I doubt that legislation such as this will help consumers. I do think that government oversight of business dealings is necessary to prevent things like Enron, Tyco and WorldCom from happening. But this attempt by the government to control bank fees is misguided. If consumers disagree with the fee one bank changes, they have many other options to choose from. The market should and will dictate if charging a fee is an appropriate strategy, not the government.

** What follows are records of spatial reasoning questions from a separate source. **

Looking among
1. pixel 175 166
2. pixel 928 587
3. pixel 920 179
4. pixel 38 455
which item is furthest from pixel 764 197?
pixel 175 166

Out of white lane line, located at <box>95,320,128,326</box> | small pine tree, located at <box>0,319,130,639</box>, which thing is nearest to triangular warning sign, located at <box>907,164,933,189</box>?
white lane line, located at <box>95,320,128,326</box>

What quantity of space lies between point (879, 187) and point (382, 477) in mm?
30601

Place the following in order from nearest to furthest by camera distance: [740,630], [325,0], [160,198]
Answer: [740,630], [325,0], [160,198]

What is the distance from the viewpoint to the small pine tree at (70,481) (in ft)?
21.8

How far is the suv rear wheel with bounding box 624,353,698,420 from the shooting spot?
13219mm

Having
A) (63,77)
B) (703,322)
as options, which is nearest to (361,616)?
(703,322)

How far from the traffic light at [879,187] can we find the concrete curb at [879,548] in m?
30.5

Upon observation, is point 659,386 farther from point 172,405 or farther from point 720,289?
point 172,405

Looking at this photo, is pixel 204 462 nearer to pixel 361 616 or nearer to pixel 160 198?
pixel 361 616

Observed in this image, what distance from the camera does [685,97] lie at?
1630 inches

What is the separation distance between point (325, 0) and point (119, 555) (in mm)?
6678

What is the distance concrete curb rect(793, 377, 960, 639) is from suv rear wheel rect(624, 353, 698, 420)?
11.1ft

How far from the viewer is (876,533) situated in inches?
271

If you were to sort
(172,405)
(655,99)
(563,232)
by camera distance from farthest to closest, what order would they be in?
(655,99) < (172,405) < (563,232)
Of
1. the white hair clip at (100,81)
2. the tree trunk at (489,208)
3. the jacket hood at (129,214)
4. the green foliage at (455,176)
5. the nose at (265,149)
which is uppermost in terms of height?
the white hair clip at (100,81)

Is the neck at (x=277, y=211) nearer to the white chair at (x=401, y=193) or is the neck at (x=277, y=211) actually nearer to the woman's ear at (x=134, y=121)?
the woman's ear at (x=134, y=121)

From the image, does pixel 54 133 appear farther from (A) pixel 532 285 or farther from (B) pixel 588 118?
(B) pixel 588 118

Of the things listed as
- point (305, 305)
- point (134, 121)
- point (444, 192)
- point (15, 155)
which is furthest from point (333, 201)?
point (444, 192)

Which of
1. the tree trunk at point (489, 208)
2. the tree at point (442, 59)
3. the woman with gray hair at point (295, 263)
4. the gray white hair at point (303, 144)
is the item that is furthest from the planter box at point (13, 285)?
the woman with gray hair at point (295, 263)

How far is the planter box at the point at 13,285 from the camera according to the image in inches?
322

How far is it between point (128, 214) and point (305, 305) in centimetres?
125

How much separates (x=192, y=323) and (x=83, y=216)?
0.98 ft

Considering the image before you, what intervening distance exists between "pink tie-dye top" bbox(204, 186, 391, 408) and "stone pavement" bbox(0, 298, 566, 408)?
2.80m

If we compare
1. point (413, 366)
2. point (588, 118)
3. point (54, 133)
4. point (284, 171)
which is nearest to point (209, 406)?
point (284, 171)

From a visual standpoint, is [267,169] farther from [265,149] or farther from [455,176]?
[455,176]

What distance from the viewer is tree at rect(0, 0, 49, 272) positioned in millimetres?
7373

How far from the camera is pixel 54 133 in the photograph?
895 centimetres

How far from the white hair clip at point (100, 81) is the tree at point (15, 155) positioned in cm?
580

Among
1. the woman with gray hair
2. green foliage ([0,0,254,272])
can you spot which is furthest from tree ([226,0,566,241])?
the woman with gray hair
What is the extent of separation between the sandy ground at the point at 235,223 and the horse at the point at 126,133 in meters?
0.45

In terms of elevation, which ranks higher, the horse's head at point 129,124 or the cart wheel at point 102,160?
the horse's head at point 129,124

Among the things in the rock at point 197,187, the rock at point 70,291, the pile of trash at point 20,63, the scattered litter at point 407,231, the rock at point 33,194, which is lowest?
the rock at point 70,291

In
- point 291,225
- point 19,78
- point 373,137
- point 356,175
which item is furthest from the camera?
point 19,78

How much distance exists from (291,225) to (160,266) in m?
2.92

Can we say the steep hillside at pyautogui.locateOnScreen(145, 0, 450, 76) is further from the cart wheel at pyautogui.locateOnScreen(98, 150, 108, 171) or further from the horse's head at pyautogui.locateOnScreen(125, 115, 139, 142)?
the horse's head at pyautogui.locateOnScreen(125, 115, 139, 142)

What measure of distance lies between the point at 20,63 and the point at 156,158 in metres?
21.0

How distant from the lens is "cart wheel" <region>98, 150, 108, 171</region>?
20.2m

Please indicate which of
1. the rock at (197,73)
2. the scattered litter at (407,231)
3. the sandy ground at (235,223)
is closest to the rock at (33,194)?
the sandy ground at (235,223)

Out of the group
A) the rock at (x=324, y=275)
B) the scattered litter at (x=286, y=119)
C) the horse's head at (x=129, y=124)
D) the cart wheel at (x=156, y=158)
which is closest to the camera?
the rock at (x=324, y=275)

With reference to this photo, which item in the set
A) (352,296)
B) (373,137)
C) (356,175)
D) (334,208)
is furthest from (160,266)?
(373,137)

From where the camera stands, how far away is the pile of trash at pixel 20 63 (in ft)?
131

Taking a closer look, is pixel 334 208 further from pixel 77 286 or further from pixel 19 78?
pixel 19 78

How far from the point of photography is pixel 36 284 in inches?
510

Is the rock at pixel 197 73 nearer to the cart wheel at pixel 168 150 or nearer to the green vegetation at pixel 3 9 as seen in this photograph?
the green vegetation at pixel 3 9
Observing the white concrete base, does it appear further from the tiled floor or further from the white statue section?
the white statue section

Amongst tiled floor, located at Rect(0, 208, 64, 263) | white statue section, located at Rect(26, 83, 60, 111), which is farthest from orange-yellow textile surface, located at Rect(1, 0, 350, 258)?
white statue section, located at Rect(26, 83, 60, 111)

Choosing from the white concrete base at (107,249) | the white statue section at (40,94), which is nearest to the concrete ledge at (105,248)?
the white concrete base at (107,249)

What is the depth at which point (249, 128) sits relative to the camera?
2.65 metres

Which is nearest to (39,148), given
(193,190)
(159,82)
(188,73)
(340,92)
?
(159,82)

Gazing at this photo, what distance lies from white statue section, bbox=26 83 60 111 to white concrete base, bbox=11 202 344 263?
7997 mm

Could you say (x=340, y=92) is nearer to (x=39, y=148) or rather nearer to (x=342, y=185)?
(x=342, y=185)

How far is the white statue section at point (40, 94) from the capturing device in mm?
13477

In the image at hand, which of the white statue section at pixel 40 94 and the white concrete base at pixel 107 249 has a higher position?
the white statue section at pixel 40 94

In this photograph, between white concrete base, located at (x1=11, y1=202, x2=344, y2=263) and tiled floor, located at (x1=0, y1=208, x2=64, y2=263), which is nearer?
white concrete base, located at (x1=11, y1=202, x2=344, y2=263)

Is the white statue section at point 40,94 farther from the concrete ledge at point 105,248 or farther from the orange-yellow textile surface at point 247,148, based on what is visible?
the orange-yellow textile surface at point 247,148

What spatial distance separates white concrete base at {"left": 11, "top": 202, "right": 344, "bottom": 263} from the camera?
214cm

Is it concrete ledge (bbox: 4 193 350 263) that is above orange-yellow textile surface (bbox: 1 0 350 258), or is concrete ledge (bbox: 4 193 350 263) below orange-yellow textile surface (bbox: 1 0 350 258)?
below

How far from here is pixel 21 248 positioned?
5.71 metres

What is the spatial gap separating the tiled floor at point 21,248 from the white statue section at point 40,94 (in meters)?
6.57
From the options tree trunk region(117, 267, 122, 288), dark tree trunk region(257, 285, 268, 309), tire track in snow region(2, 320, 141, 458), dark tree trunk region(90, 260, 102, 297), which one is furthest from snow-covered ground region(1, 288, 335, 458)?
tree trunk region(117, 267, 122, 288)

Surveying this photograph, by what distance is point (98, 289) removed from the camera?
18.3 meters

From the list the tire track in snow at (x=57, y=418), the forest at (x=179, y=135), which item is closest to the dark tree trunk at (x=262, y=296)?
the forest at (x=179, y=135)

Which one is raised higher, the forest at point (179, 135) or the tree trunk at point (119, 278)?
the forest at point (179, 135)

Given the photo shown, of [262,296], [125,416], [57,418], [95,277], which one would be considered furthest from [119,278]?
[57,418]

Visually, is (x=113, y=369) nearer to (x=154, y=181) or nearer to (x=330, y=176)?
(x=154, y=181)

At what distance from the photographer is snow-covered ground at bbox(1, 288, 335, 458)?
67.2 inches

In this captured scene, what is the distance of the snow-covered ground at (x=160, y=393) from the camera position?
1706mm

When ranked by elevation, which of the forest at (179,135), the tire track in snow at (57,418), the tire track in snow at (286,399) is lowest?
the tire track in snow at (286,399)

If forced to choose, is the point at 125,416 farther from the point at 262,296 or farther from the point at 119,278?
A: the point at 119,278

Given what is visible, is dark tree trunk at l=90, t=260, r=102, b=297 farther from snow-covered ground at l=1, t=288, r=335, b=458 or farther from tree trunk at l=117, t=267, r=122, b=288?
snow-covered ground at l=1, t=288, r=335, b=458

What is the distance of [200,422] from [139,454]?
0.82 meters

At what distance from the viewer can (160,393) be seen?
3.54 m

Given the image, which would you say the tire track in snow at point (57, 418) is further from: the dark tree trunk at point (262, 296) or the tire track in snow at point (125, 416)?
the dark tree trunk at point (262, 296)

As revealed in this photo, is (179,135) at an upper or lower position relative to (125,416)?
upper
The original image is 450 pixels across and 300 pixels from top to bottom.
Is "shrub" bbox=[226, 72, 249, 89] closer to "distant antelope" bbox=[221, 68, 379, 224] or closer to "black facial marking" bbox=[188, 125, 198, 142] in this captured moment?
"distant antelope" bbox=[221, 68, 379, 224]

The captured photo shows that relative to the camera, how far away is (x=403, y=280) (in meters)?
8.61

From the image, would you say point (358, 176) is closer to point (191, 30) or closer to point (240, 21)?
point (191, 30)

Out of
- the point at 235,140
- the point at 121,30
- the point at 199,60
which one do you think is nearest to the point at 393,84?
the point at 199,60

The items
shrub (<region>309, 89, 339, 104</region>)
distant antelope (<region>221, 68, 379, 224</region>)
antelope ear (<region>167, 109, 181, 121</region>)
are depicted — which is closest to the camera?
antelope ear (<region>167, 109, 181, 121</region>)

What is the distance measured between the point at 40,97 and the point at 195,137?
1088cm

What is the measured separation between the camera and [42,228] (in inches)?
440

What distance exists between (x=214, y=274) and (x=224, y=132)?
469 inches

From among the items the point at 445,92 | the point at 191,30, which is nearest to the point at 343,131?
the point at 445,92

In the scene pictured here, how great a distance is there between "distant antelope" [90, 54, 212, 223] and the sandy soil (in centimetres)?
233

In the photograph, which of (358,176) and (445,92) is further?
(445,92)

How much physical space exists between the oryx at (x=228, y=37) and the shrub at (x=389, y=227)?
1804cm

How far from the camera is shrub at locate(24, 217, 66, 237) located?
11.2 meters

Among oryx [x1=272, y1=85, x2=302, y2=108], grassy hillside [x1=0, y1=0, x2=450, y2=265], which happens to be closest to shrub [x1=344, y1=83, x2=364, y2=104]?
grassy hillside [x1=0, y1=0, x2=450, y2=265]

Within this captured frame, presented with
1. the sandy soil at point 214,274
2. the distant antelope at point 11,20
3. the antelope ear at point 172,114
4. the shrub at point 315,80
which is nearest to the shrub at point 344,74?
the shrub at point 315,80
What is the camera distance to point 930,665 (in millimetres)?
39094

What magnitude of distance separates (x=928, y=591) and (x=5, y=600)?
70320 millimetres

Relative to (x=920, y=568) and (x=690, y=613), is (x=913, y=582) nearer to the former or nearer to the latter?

The real issue here is executive compensation. Government attempts to reign in bonus payouts are doomed to failure if they try to do it through legislation like this. CEOs should focus on a sustainable long term strategy, rather than reckless short term profits. Unfortunately, their compensation is more tied to the latter it seems.

Carolyn Jordan
October 09, 2011 at 4:46 pm

I find it interesting but not surprising that Sen. Durbin, who was the architect of the interchange legislation, is now on the defensive against Bank of America's proposed $5 debit card usage fee. This fee, which I oppose, is simply the unintended consequence that has occurred as a result of the legislation. Whenever the government interferes in the private sector, unintended consequences will most likely rear their heads with consumers being the unintended victims. I strongly disagree with government stepping back in to control fees. This never works. Let free enterprise and market forces do their jobs There are plenty of options for consumers so let them vote with their feet and take their business to community institutions such as credit unions which look out for their financial well-being unlike the megabanks. This will speak to the big banks of the world much more than any government legislation to control fees.

Dean
October 07, 2011 at 4:44 pm

The government has no place trying to tell a FOR PROFIT business what to charge. Let the banks charge whatever and let the customers decide if they want to stay or not with that bank. Easy as that!

Cole
October 07, 2011 at 9:41 am

The government shoud stay out of it. They should have stayed out of it in the first place.

Of course, banks are the big bad wolves that politician are using to garner votes byt proclaiming themselves the heroes of all of us poor defensless consumers.